::: Source extract

This court stated in Hoskins v. State, Wyo., 552 P.2d 342, reh. denied 553 P.2d 1390 (1976), cert. denied 430 U.S. 956, 97 S. Ct. 1602, 51 L. Ed. 2d 806 (1977), that while the trial court may refresh the memory of jurors pursuant to the statute it is not required to do so. We said there that the decision of the trial court to refuse to again present testimony under the statute, "is not ground for reversal except in the case where it is clear that an injustice had been done." Hoskins v. State, supra, at 349, citing State v. Riggle, 76 Wyo. 1, 298 P.2d 349, reh. denied 76 Wyo. 1, 300 P.2d 567 (1956), cert. denied 352 U.S. 981, 77 S. Ct. 384, 1 L. Ed. 2d 366 (1957). Other states have statutes which direct that the trial court must give the information requested, but other forms of statute, like the one in Wyoming, permit the trial court to invoke its discretion with respect to whether it should grant or deny a request by the jury. See 76 Am.Jur.2d Trial § 1043 (1975). Given a statute like ours the denial by the court of a request for rereading testimony is subject to review under an abuse of discretion standard. See, e.g., United States v. Sims, 719 F.2d 375 (11th Cir. 1983) cert. denied 465 U.S. 1034, 104 S. Ct. 1304, 79 L. Ed. 2d 703 (1984); State v. Jones, 47 N.C. App. 554, 268 S.E.2d 6 (1980). Denials which are premised on the possibility of undue emphasis being placed on some testimony or on the breadth of the jury's request have been held not to constitute any abuse of discretion. See United States v. Rice, 550 F.2d 1364 (5th Cir. 1977), and cases cited therein.

::::::

→ Objectives
A - Please answer these from the court opinion excerpt on rereading testimony to jurors:
(i) According to Hoskins v. State, when is a trial court's refusal to again present testimony ground for reversal?
(ii) Under a statute like Wyoming's, what standard governs review of a denial of a request for rereading testimony?
(iii) Denials based on which two grounds have been held not to be an abuse of discretion?
B - Write the next part of the court opinion excerpt on rereading testimony to jurors, picking up after its final sentence.

::: Supplied data

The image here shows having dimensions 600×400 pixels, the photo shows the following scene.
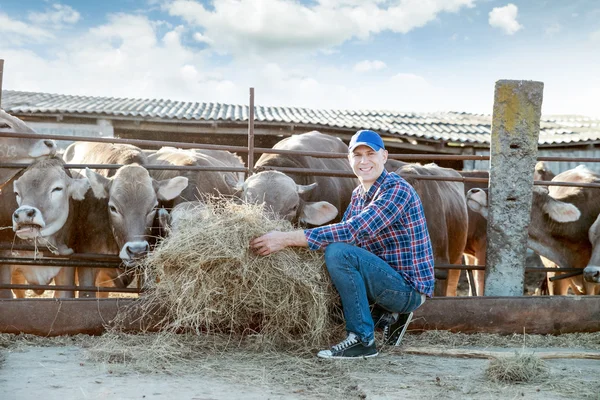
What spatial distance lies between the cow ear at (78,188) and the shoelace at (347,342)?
2691 mm

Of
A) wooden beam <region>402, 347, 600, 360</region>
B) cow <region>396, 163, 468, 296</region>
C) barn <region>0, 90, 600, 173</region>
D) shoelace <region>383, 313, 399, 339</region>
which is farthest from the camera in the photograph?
barn <region>0, 90, 600, 173</region>

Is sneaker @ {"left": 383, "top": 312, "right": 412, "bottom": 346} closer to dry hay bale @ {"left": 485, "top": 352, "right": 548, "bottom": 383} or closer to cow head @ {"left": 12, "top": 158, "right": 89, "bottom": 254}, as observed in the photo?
dry hay bale @ {"left": 485, "top": 352, "right": 548, "bottom": 383}

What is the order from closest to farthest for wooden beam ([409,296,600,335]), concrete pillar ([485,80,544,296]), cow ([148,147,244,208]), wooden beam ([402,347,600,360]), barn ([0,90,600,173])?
wooden beam ([402,347,600,360])
wooden beam ([409,296,600,335])
concrete pillar ([485,80,544,296])
cow ([148,147,244,208])
barn ([0,90,600,173])

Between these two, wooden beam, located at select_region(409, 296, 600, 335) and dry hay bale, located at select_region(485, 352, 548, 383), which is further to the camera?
wooden beam, located at select_region(409, 296, 600, 335)

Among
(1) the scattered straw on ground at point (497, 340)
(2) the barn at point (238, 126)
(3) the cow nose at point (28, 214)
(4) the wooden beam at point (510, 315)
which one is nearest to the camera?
(1) the scattered straw on ground at point (497, 340)

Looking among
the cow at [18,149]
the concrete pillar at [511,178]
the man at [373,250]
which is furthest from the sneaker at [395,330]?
the cow at [18,149]

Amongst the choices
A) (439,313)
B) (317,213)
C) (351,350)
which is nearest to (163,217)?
(317,213)

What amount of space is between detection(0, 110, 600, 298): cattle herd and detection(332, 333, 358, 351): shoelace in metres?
1.16

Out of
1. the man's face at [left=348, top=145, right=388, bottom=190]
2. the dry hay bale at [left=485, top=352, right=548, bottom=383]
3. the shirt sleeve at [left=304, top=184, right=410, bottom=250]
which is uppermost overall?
the man's face at [left=348, top=145, right=388, bottom=190]

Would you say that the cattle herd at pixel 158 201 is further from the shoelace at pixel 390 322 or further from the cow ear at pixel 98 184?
the shoelace at pixel 390 322

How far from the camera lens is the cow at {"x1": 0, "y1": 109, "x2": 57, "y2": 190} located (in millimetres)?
5176

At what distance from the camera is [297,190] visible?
5.20m

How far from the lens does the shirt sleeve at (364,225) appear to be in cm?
371

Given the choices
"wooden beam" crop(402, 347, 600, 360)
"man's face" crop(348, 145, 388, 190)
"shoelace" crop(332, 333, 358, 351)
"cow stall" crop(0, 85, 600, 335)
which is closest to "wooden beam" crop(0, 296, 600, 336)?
"cow stall" crop(0, 85, 600, 335)
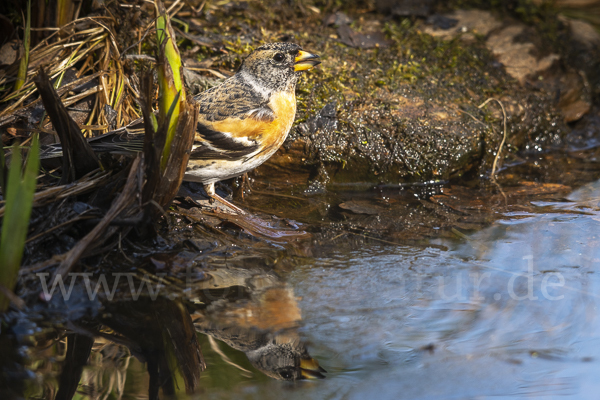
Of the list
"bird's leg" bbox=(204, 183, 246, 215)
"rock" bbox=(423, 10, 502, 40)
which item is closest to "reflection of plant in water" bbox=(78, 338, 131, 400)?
"bird's leg" bbox=(204, 183, 246, 215)

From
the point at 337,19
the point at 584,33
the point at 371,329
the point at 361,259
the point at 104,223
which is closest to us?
the point at 371,329

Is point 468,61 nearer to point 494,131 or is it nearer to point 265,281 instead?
point 494,131

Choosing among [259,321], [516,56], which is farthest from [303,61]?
[516,56]

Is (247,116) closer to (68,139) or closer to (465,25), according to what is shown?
(68,139)

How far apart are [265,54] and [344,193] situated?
150 cm

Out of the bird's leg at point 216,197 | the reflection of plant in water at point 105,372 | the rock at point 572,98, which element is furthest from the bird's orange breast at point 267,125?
the rock at point 572,98

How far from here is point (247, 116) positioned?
4.03m

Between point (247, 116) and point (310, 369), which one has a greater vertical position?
point (247, 116)

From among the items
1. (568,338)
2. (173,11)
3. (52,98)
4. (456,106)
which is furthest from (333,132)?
(568,338)

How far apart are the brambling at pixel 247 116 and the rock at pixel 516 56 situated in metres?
3.06

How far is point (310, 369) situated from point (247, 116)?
85.6 inches

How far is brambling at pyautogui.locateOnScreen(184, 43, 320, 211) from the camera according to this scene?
3.91 meters

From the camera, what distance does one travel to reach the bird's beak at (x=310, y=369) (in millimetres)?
2445

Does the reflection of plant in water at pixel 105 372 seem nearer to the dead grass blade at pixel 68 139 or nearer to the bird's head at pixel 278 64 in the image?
the dead grass blade at pixel 68 139
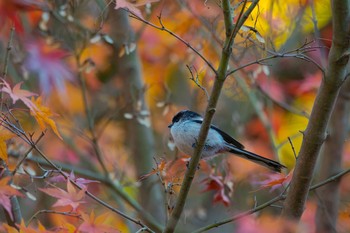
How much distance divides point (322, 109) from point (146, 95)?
274cm

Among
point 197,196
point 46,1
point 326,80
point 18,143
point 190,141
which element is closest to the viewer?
point 326,80

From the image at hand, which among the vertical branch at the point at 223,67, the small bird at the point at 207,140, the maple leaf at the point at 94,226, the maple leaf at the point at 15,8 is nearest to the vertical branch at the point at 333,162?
the small bird at the point at 207,140

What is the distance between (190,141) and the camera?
3.18m

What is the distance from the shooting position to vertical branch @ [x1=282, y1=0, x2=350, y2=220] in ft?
7.06

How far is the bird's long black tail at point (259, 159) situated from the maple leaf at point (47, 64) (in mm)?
1754

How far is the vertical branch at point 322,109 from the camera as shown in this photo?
215 cm

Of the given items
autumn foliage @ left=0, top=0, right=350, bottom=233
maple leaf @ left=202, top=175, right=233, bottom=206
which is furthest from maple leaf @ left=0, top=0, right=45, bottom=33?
maple leaf @ left=202, top=175, right=233, bottom=206

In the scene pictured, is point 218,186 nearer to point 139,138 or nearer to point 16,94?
point 16,94

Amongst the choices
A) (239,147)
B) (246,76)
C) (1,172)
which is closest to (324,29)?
(246,76)

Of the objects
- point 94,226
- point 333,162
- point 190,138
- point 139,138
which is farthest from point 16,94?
point 139,138

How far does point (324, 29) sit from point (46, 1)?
2583 millimetres

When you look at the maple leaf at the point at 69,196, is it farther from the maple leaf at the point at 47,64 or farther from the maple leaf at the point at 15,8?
the maple leaf at the point at 47,64

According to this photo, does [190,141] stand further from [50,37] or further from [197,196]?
[197,196]

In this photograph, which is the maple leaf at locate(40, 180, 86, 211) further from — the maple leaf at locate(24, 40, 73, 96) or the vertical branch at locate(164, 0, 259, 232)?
the maple leaf at locate(24, 40, 73, 96)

::::::

→ Results
A -
(i) Only where it is clear that an injustice had been done.
(ii) An abuse of discretion standard.
(iii) The possibility of undue emphasis being placed on some testimony, and the breadth of the jury's request.

B -
 

 

[¶16.]  The record in this case demonstrates that the jury sought a number of items including "exact width of the Scout," "Buzz's testimony," "direct on Barbara Thacker," as well as other testimony. These requests were made after a few hours of deliberation. The trial judge responded by acknowledging that the jury could receive such testimony, but he advised that he had never made testimony available, and that he would give further explanation if the jury so desired. It was at this juncture that the jury attached some specificity to the aspects of the testimony it wished to have repeated. The trial judge then explained that he believed the selection of portions of the testimony placed undue emphasis on those portions. He also explained the procedures that would be involved in furnishing the testimony, and he addressed the possibility of the jury requesting numerous portions and in this way relying upon the judge to settle questions of fact. After giving this explanation the jury's request was refused.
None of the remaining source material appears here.